Morbidelli, A., Baillié, K., Batygin, K., Charnoz, S., Guillot, T., Rubie, D. C., et al. (2022). Contemporary formation of early Solar System planetesimals at two distinct radial locations. Nature Astronomy, 6, 72-79. doi:10.1038/s41550-021-01517-7.


Cite as: https://hdl.handle.net/21.11116/0000-000C-B0C8-B
Abstract
The formation of planetesimals is expected to occur via particle-gas instabilities that concentrate dust into self-gravitating clumps1-3. Triggering these instabilities requires the prior pile-up of dust in the protoplanetary disk4,5. This has been successfully modelled exclusively at the disk's snowline6-9, whereas rocky planetesimals in the inner disk were only obtained by assuming either unrealistically large particle sizes10,11 or an enhanced global disk metallicity12. However, planetesimal formation solely at the snowline is difficult to reconcile with the early and contemporaneous formation of iron meteorite parent bodies with distinct oxidation states13,14 and isotopic compositions15, indicating formation at different radial locations in the disk.

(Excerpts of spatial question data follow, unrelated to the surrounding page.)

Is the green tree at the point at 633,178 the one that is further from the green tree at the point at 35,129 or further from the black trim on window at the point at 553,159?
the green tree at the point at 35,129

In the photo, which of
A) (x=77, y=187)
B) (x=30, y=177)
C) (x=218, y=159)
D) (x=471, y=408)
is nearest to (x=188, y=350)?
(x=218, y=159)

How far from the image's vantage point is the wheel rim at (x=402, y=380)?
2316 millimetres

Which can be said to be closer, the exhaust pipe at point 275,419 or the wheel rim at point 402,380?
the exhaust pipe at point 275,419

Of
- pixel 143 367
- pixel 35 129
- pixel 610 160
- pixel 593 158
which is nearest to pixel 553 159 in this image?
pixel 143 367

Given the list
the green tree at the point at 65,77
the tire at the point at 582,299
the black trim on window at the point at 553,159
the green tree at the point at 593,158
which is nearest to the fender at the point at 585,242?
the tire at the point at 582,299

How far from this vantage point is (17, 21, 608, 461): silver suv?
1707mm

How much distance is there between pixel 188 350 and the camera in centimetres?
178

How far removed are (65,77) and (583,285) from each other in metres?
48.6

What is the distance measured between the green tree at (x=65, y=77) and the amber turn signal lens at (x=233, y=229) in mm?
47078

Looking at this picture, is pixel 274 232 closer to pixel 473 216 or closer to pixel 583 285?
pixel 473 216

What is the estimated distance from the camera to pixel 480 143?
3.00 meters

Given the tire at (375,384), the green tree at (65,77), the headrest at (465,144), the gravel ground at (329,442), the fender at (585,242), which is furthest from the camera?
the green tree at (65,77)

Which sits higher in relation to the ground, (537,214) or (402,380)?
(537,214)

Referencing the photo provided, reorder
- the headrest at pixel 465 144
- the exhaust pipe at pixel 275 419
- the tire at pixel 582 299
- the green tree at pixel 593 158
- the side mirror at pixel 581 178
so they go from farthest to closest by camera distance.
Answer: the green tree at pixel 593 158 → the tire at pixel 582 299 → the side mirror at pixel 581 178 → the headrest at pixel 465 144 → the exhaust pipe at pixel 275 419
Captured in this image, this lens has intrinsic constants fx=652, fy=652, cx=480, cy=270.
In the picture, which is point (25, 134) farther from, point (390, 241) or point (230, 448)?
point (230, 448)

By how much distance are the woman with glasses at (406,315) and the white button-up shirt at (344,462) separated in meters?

Here, by modelling the evolution of a disk with ongoing accretion of material from the collapsing molecular cloud16-18, we show that planetesimal formation may have been triggered within the first 0.5 million years by dust pile-up at both the snowline (at ~5 AU) and the silicate sublimation line (at ~1 AU), provided turbulent diffusion was low. Particle concentration at ~1 AU is due to the early outward radial motion of gas19 and is assisted by the sublimation and recondensation of silicates20,21. Our results indicate that, although the planetesimals at the two locations formed about contemporaneously, those at the snowline accreted a large fraction of their mass (~60%) from materials delivered to the disk in the first few tens of thousands of years, whereas this fraction is only 30% for the planetesimals formed at the silicate line. Thus, provided that the isotopic composition of the delivered material changed with time22, these two planetesimal populations should have distinct isotopic compositions, consistent with observations15.